Chart of the Day: USD/JPY
The USD/JPY has clearly broken from its previous symmetrical triangle on the short term charts, and the upside break here was followed by a Monday gap above the 61.8% Fib retracement of the decline from 110.60. This area came in at 97.15 and this is vital for determining the long term prospects for the pair. Long term strategies should clearly look for buy entries but with indicator readings now severely overstretched, the prudent move is to wait for a downside correction before getting into new long positions. First support is now seen at 96.70.
The EUR/USD is moving higher but still holding below the important psychological level at 1.30. An upside break here does look imminent but some stalling here is not surprising, given that this is also where the 200 period EMA comes in on the 4H charts. First support to the downside is seen at 1.2965, and if this area breaks expect more sideways trading before the medium term uptrend resumes. In this case, breakout positions are acceptable, so traders can get long if 1.3010 trades.
The AUD/USD is rolling over after hitting the resistance line of its symmetrical triangle, and this does not bode well for the short term prospects of the pair.

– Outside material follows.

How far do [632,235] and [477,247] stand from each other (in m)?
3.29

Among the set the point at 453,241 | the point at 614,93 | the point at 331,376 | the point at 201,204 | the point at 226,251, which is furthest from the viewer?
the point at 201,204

In addition to this, prices have broken historical support at 1.0380 (which is just above the 100/200 period EMA cluster on the dailies). Overall, this favors sell positions at these relatively elevated levels so traders should be looking at new rallies as an opportunity to sell. Resistance overhead now comes in at 1.0495.

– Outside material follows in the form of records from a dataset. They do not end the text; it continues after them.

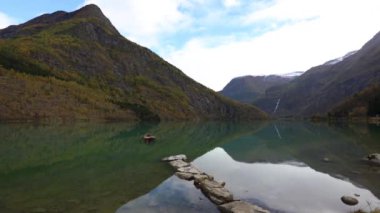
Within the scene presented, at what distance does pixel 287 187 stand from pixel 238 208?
41.2 feet

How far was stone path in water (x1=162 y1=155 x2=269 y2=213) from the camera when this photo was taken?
80.2ft

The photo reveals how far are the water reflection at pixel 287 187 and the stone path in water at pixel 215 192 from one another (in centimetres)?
216

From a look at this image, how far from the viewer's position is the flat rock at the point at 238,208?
23.9 metres

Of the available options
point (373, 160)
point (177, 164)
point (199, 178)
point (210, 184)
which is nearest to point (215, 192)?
point (210, 184)

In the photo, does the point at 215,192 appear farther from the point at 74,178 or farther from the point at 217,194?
the point at 74,178

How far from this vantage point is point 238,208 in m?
24.4

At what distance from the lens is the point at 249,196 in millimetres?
30547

The USD/CHF is starting to look top heavy now that the triple bottom at 0.9380 has broken to the downside. The upper end of the range structure resembles a head and shoulders pattern, so the overall bias is to the downside with the next target seen at 0.9280. In order to reverse this bias, we will need to see a clean break of 0.9430, and if this occurs expect range trading for the near term. Indicator readings are showing negative momentum, however, so upside breaks are looking less likely.